Open Problems
Honest about what’s unsolved. Contributions welcome.
Automated Regression
A journey that passes today may break tomorrow. No automated re-walk exists. Needs dependency graph mapping, CI-integrated walks, and a headless walk runner.
Adversarial Journeys
Current journeys are “actor tries to succeed.” Missing: authorization bypass attempts, cross-tenant data access, role escalation, input injection. The walk procedure supports failure mode testing per step, but dedicated adversarial journeys with systematic threat modeling would be more thorough.
Performance Budgets
Trace analysis currently uses default budgets (5 DB queries for CRUD, 500ms response). No per-operation baselines exist. Adding baselines requires measuring current performance and defining acceptable thresholds per journey step.
Scale
At 8 journeys, manual walks work. At 50, they don’t. Scaling requires automated execution, prioritization, and incremental re-walks (only steps affected by code changes).
Walk Data Format
Walk transcripts are AI-generated markdown.
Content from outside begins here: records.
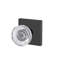 Custom Dawes Glass Knob with Collins Rose Non Turning Dummy Lock-266570911
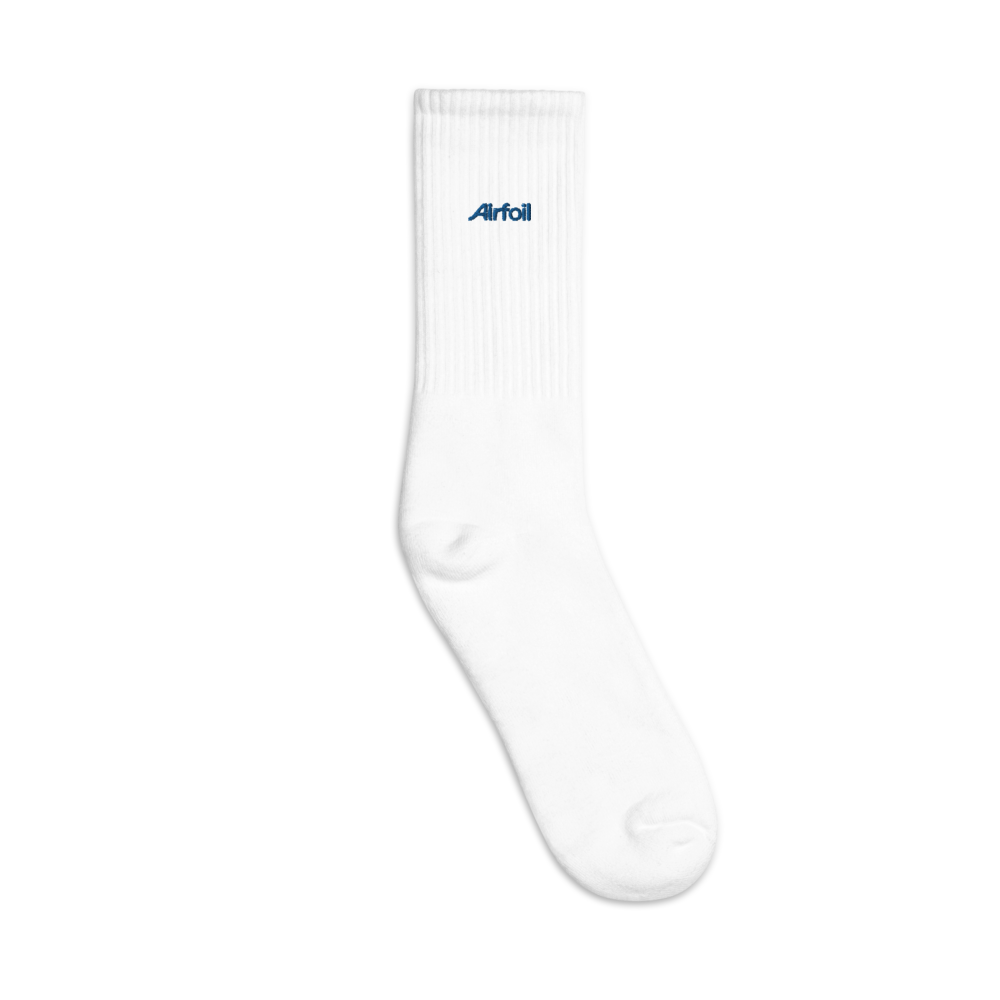 Airfoil Embroidered Crew Socks
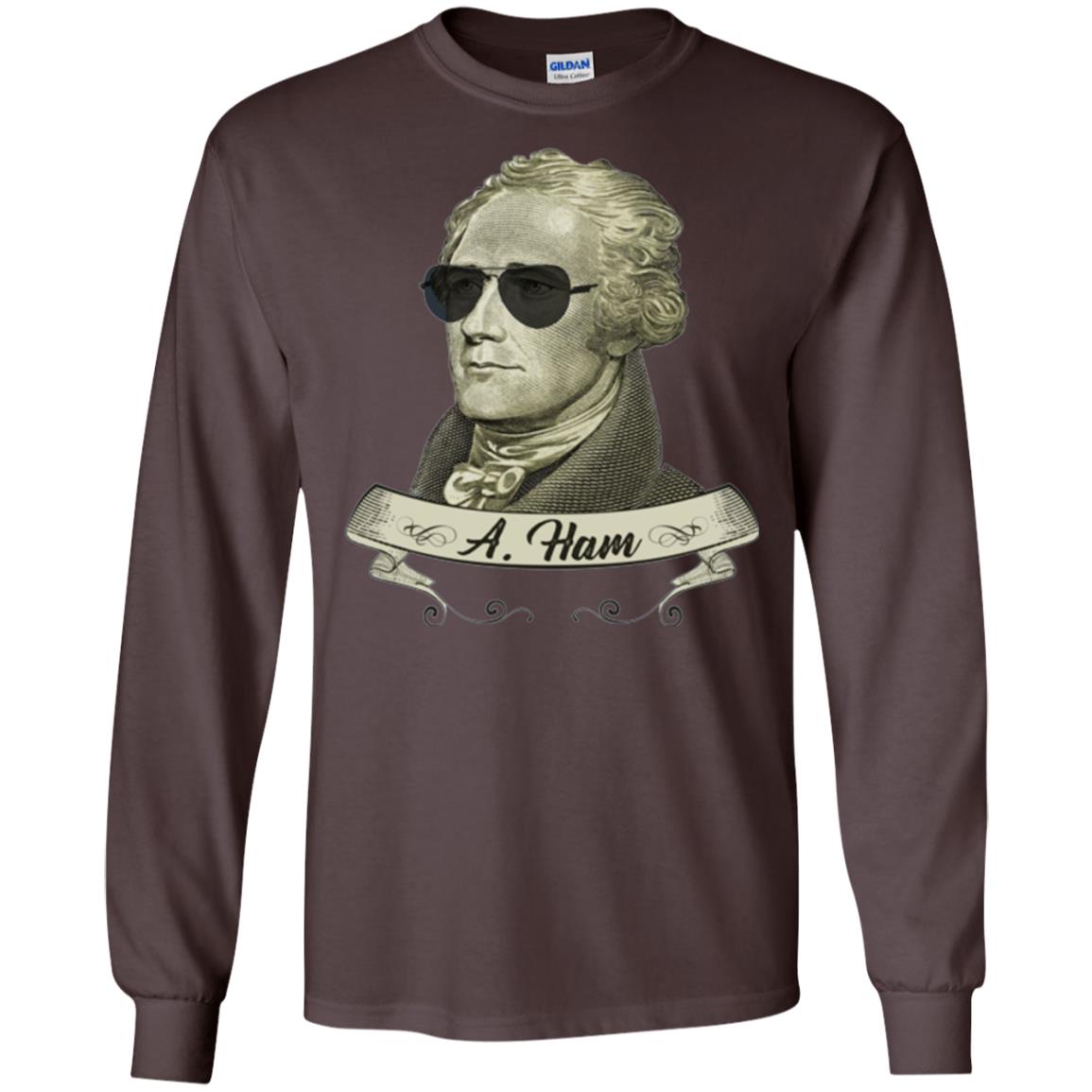 Funny Hamilton T-shirt Dark Chocolate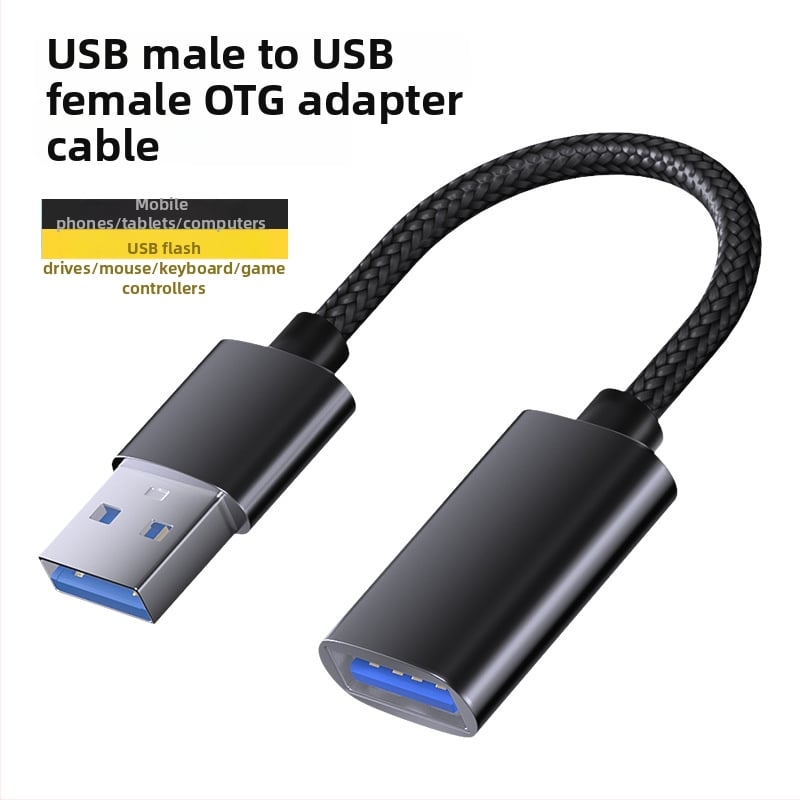 OTG USB‑C αντάπτορας για Vivo, Huawei, Oppo — μετατροπέας USB‑A σε USB‑C και καλώδιο μεταφοράς δεδομένων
Future direction: structured JSON that can be consumed by a test framework for automated evaluation. This is a prerequisite for CI-integrated walks.
Cross-Model Consistency
Unknown whether different AI models walking the same journey with the same criteria produce comparable results. Binary criteria should help, but trace analysis may vary.
Methodology Observability
No meta-metrics for “is the methodology working?” Candidates: issues found per walk, re-walk count before passing, criteria violations per scope over time, time from walk failure to walk pass.
Human Bottleneck at Scale
The walk procedure requires human review for every fix. At scale, needs auto-approve for low-risk fixes, require-review for high-risk changes.
Callable Surface Parity
If the system has multiple surfaces (REST, MCP, gRPC), nothing verifies they behave identically. A walk through MCP may pass while the same operation through REST fails differently.